Gas prices are rising as LNG producers in the United States,
already the world's largest LNG exporter, bring new projects
online in Texas and Louisiana. U.S. gas demand is expected to
hit record highs in 2025 and 2026.
Energy companies are planning and building big-ticket LNG
projects that will require even more growth in domestic supply
in the coming decade after Trump reversed a moratorium on new
projects in the first days of his administration.
That is prompting energy producers to look again at gas
plays that may help supply these future U.S. LNG plants.
Haynesville's location in east Texas and northwest Louisiana
is ideal for exports from LNG facilities and projects clustered
on the nearby Gulf Coast.
Gas from Haynesville is easier to convert to LNG because it
has fewer impurities that hinder liquefaction, such as nitrogen
and hydrogen sulfide, said Gordon Huddleston, president of
Aethon Energy, one of the largest gas producers in the basin.
Aethon is exploring an IPO or asset sales, given demand for its
product.
"I think everyone is really going to jump back into the
Haynesville," said George Whittington, managing partner at
Proven Resources, who told Reuters last week the energy
investment firm is raising a $25 million fund to acquire mineral
and royalty rights in the basin.
Momentum Minerals also told Reuters on Monday the mineral
rights and royalties company is raising a fourth fund with
partner Apollo Global Management to buy more rights in
Haynesville and in the Permian, the top U.S. oilfield.
Such moves by investment firms are often an early signal of
future growth, and the rising expectations for Haynesville were
shared by several energy companies in quarterly earnings calls,
including the largest U.S. gas producer, Expand Energy ( EXE ),
as well as smaller producer Comstock Resources ( CRK ) and
oilfield service firm, KLX Energy Services Holdings ( KLXE ).
Murray Auchincloss, CEO of UK oil major BP, which
holds more than half a million acres in the basin, proclaimed
"the time has come for the Haynesville" at a conference in
Houston earlier this month.
Japan's Tokyo Gas ( TKGSF ), an example of international
interest, has been an active buyer of Haynesville assets in the
last two years as Japan's biggest city gas provider seeks to
mitigate disruption to its supplies caused by sanctions on
Russia following Moscow's invasion of Ukraine. It plans to spend
at least $1.9 billion on its U.S. shale business between 2026
and 2029.
'A LITTLE GUN SHY'
Haynesville gas production is about half that of the
prolific Permian Basin in Texas and New Mexico, but is expected
to grow at a faster rate, according to government forecasts.

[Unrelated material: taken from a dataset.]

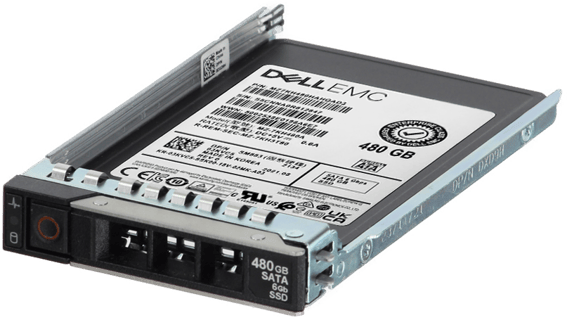 Image of Dell 480GB 6Gbps SATA Mix Use TLC 7mm 2.5 SSD SM883 CPO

Operators say they will move more carefully than in the past
to avoid a bust. They also face challenges, starting with the
time and cost of drilling the deeper wells the Haynesville basin
requires.
"Producers are nervous about getting in front of demand
again, because they did it last year, and it was painful,"
Huddleston said, referring to a warm winter in the U.S. in 2023
that drove down gas prices.
"Everyone's a little gun shy."
The breakeven price for new production in Haynesville is
roughly $3.75 per million British thermal units (mmBtu), said
David Seduski, head of North American natural gas at Energy
Aspects, although it varies within the basin.
In contrast, the breakeven in the Marcellus shale field,
which covers Pennsylvania, West Virginia and Ohio, is around
$2.15.
Gas futures will need to stabilize around $5.00
through 2027 before large gas producers have an incentive to
ramp up production, said Kevin MacCurdy, managing director at
Pickering Energy Partners.
Analysts predict prices will be lower than $5.00 in the
coming years, but LNG export demand could change the equation,
given higher prices abroad. Gas was trading around $13 per mmBtu
at both the Dutch Title Transfer Facility benchmark
in Europe and the Japan Korea Marker benchmark in Asia.
James Elder, CEO of Momentum Minerals, said in the past few
years his firm bought mineral and royalty rights in parts of the
Haynesville that were not yet producing gas because prices were
low. Now, the firm is hoping producers will drill prudently as
prices rise.
"Our hopes are that operators have learned their lesson and
won't get ahead of their skis," he said.